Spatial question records
--------------------
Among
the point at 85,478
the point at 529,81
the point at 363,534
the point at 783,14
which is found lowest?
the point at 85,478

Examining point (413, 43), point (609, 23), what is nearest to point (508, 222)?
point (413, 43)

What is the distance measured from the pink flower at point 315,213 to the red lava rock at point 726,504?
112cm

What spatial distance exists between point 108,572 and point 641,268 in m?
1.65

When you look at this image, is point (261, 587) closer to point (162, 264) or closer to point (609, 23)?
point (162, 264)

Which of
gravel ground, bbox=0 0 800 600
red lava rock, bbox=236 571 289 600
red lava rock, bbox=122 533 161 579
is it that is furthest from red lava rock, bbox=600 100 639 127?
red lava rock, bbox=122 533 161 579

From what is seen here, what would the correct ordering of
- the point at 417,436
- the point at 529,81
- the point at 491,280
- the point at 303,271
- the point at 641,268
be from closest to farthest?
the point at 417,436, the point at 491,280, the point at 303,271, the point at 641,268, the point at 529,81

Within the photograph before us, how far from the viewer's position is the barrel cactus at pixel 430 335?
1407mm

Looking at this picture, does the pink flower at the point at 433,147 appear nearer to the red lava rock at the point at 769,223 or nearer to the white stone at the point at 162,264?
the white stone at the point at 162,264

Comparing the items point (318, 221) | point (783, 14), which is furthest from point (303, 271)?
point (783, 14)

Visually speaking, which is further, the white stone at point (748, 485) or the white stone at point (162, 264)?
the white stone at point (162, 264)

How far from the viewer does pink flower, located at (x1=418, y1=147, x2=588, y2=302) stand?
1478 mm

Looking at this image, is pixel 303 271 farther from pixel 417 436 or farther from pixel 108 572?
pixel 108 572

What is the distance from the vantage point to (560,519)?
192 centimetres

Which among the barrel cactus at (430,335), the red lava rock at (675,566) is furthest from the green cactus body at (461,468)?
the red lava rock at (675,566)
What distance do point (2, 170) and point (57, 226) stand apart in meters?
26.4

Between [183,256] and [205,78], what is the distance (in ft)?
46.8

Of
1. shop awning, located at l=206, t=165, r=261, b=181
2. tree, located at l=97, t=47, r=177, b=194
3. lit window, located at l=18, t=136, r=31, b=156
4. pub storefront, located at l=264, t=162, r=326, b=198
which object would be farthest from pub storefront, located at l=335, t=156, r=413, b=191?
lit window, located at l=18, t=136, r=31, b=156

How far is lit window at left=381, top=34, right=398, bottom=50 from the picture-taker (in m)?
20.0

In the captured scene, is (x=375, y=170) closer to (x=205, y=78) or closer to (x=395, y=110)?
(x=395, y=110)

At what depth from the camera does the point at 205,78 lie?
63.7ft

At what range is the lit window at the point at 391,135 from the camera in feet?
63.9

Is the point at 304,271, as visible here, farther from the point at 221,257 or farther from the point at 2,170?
--------------------
> WHAT TO DO
Copy out the material word for word and line for line.

> SOLUTION FOR THIS EXERCISE
Among
the point at 85,478
the point at 529,81
the point at 363,534
the point at 783,14
which is found lowest?
the point at 85,478

Examining point (413, 43), point (609, 23), what is nearest to point (508, 222)?
point (413, 43)

What is the distance measured from the pink flower at point 315,213 to the red lava rock at point 726,504?
112cm

What spatial distance exists between point 108,572 and point 641,268 in m?
1.65

When you look at this image, is point (261, 587) closer to point (162, 264) or closer to point (609, 23)?
point (162, 264)

Which of
gravel ground, bbox=0 0 800 600
red lava rock, bbox=236 571 289 600
red lava rock, bbox=122 533 161 579
is it that is furthest from red lava rock, bbox=600 100 639 127?
red lava rock, bbox=122 533 161 579

From what is seen here, what would the correct ordering of
- the point at 417,436
- the point at 529,81
- the point at 491,280
- the point at 303,271
- the point at 641,268
be from closest to farthest?
the point at 417,436, the point at 491,280, the point at 303,271, the point at 641,268, the point at 529,81

Within the photograph before us, how far from the viewer's position is the barrel cactus at pixel 430 335?
1407mm

Looking at this picture, does the pink flower at the point at 433,147 appear nearer to the red lava rock at the point at 769,223 or nearer to the white stone at the point at 162,264?
the white stone at the point at 162,264

Comparing the items point (318, 221) | point (783, 14), which is furthest from point (303, 271)?
point (783, 14)

Visually speaking, which is further, the white stone at point (748, 485) or the white stone at point (162, 264)?
the white stone at point (162, 264)

How far from the viewer does pink flower, located at (x1=418, y1=147, x2=588, y2=302) stand?
1478 mm

Looking at this image, is pixel 303 271 farther from pixel 417 436 or farther from pixel 108 572?
pixel 108 572

What is the distance from the vantage point to (560,519)?
192 centimetres

Which among the barrel cactus at (430,335), the red lava rock at (675,566) is furthest from the green cactus body at (461,468)?
the red lava rock at (675,566)
What distance do point (2, 170) and point (57, 226) stand apart in meters?
26.4

Between [183,256] and [205,78], what is the distance (in ft)?
46.8

Of
1. shop awning, located at l=206, t=165, r=261, b=181
2. tree, located at l=97, t=47, r=177, b=194
3. lit window, located at l=18, t=136, r=31, b=156
4. pub storefront, located at l=264, t=162, r=326, b=198
which object would be farthest from pub storefront, located at l=335, t=156, r=413, b=191?
lit window, located at l=18, t=136, r=31, b=156

How far is lit window at left=381, top=34, right=398, bottom=50 from the picture-taker (in m)?
20.0

In the captured scene, is (x=375, y=170) closer to (x=205, y=78) or closer to (x=395, y=110)?
(x=395, y=110)

At what depth from the camera does the point at 205,78 lie?
63.7ft

At what range is the lit window at the point at 391,135 from the camera in feet?
63.9

Is the point at 304,271, as visible here, farther from the point at 221,257 or farther from the point at 2,170?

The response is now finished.